EXERCISE INPUT Block Start

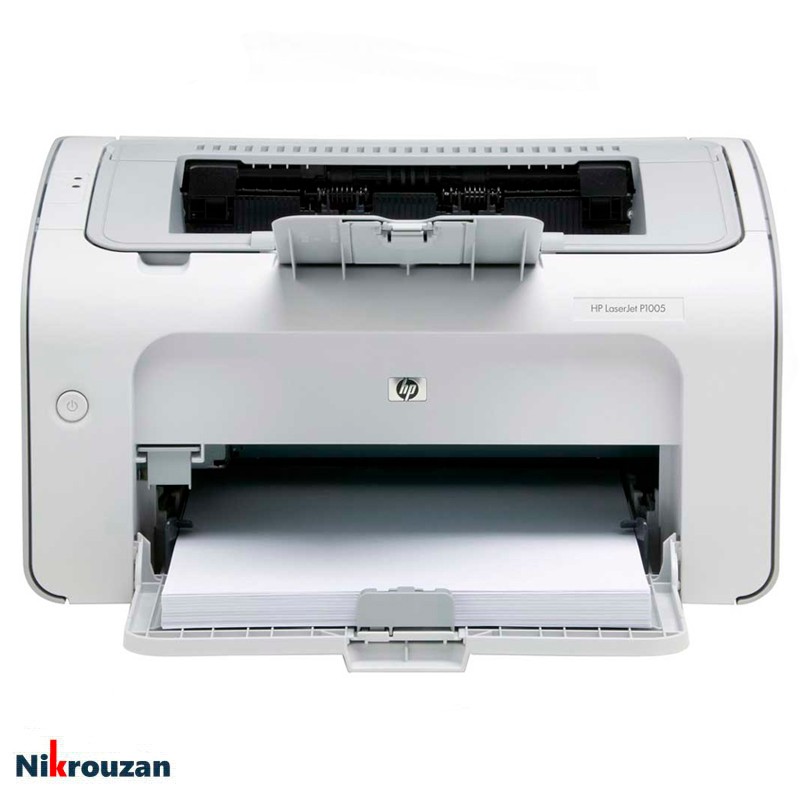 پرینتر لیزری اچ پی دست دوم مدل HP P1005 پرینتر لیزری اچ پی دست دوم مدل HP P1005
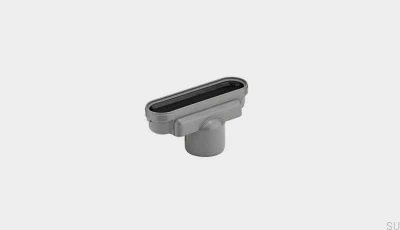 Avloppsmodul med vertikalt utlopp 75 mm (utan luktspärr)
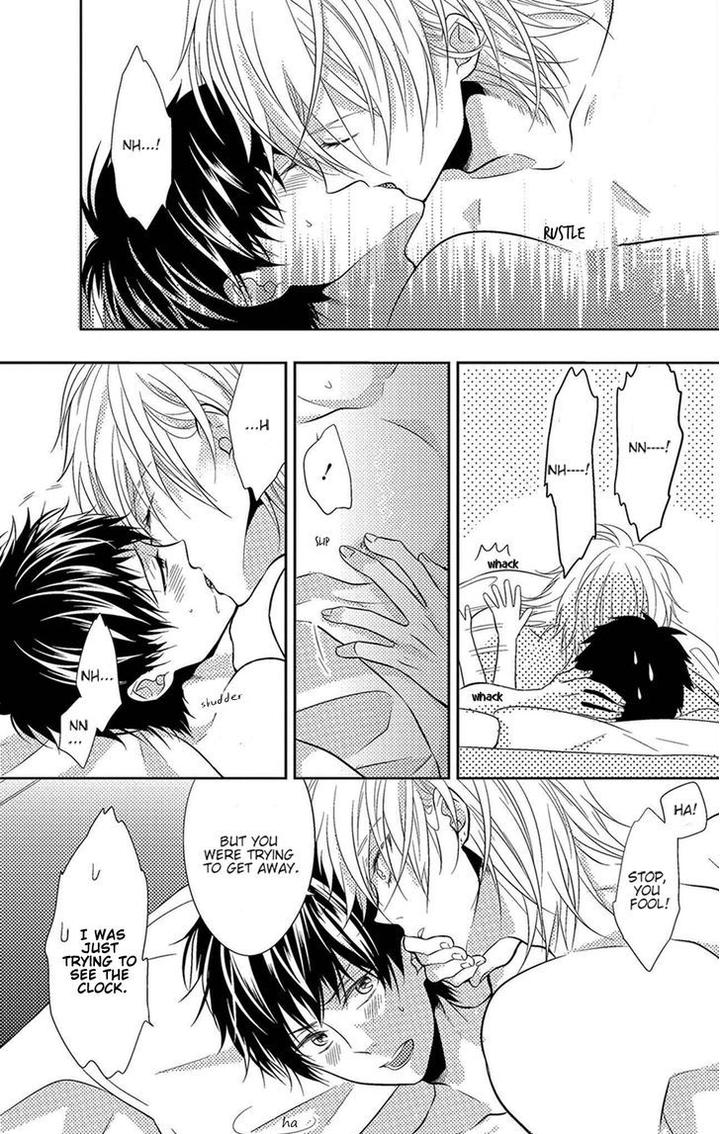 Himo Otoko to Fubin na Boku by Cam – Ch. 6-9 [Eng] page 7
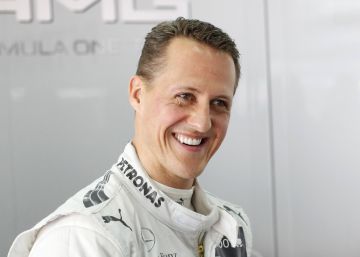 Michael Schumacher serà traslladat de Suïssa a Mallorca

EXERCISE INPUT Block End
EXERCISE INPUT Block Start

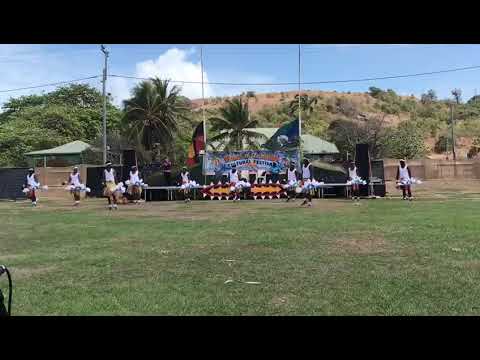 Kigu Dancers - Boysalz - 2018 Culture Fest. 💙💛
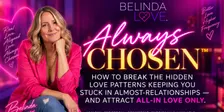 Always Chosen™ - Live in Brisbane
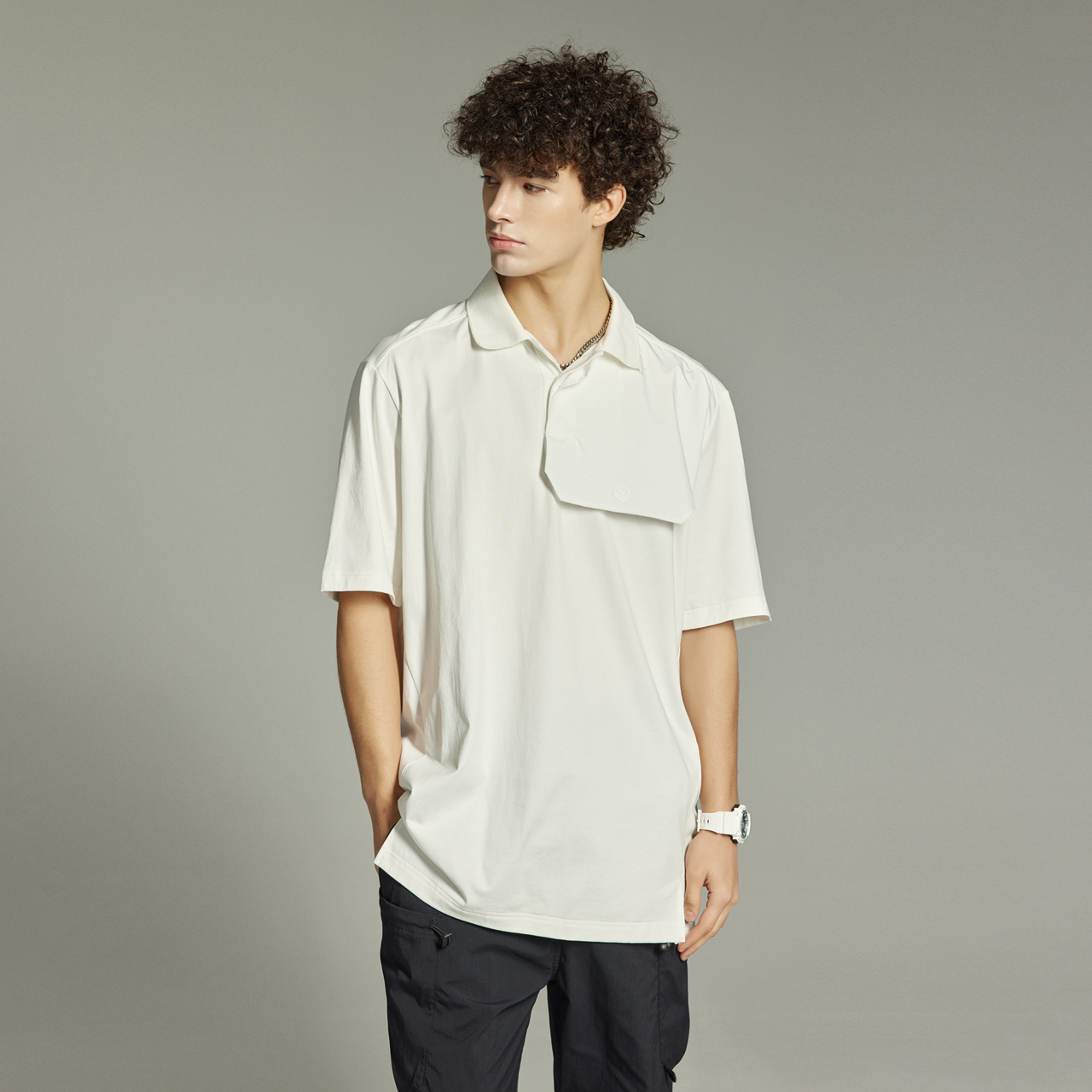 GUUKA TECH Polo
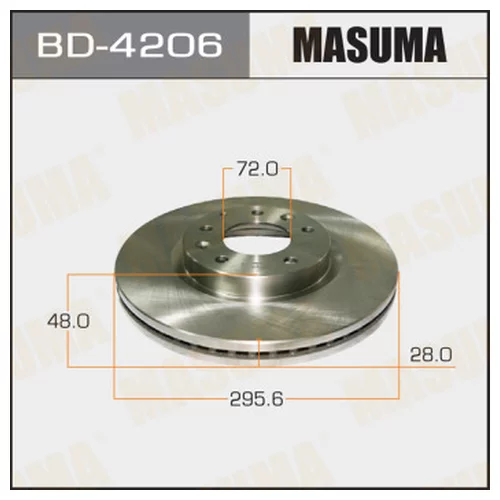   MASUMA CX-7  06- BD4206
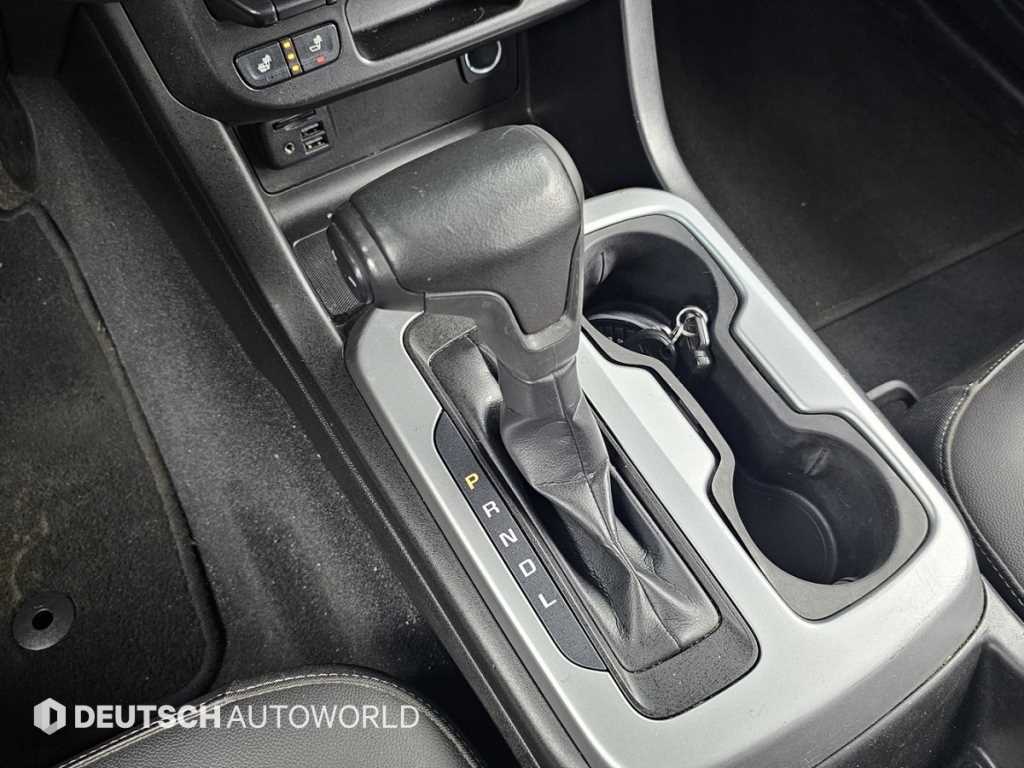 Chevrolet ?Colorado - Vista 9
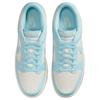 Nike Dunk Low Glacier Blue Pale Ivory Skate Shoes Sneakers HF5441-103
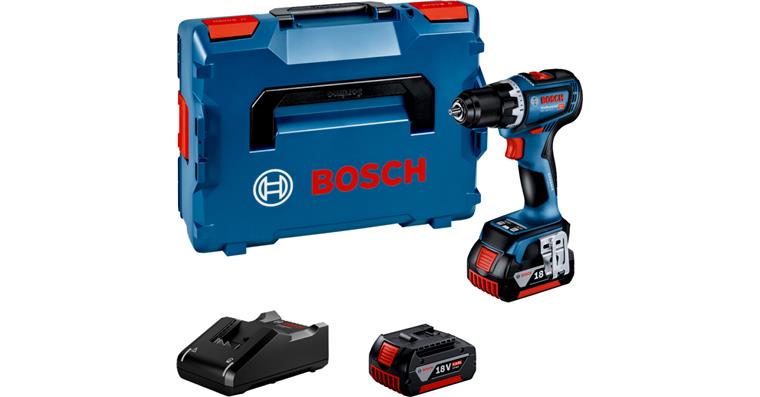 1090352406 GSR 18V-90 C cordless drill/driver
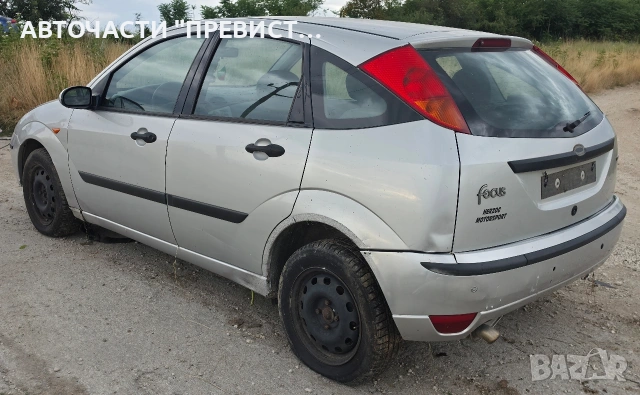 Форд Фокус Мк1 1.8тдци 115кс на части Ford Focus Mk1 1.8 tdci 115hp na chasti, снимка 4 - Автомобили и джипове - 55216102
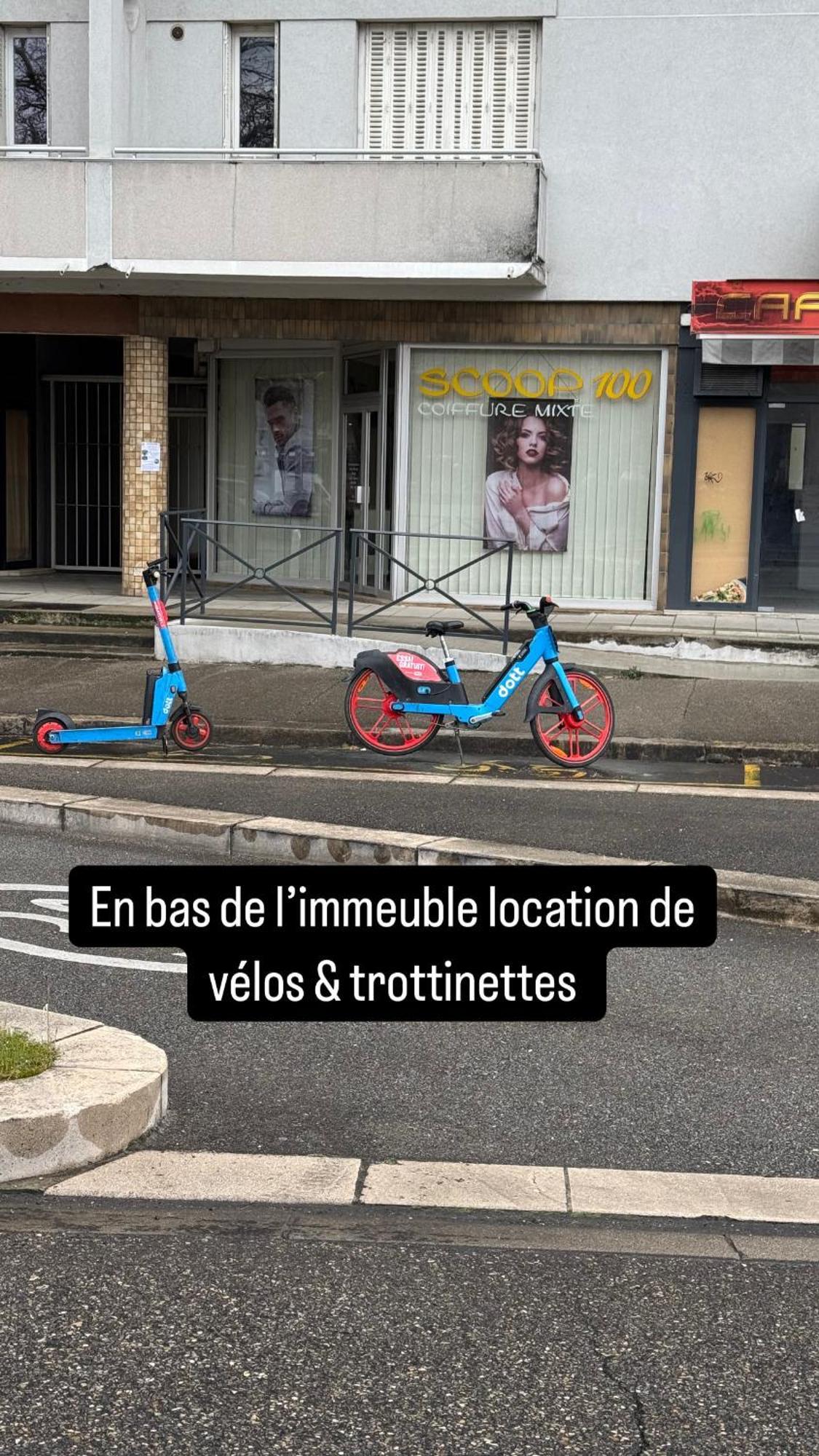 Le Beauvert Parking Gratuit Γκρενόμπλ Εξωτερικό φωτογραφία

EXERCISE INPUT Block End

— WHAT TO DO —
In the data above, find the line with "Always Chosen™ - Live in Brisbane" and the line with "Le Beauvert Parking". Please copy exactly those two lines and every line between them, but not the pictures.

— SOLUTION TO THE EXERCISE —
 Always Chosen™ - Live in Brisbane
 GUUKA TECH Polo
   MASUMA CX-7  06- BD4206
 Chevrolet ?Colorado - Vista 9
 Nike Dunk Low Glacier Blue Pale Ivory Skate Shoes Sneakers HF5441-103
 1090352406 GSR 18V-90 C cordless drill/driver
 Форд Фокус Мк1 1.8тдци 115кс на части Ford Focus Mk1 1.8 tdci 115hp na chasti, снимка 4 - Автомобили и джипове - 55216102
 Le Beauvert Parking Gratuit Γκρενόμπλ Εξωτερικό φωτογραφία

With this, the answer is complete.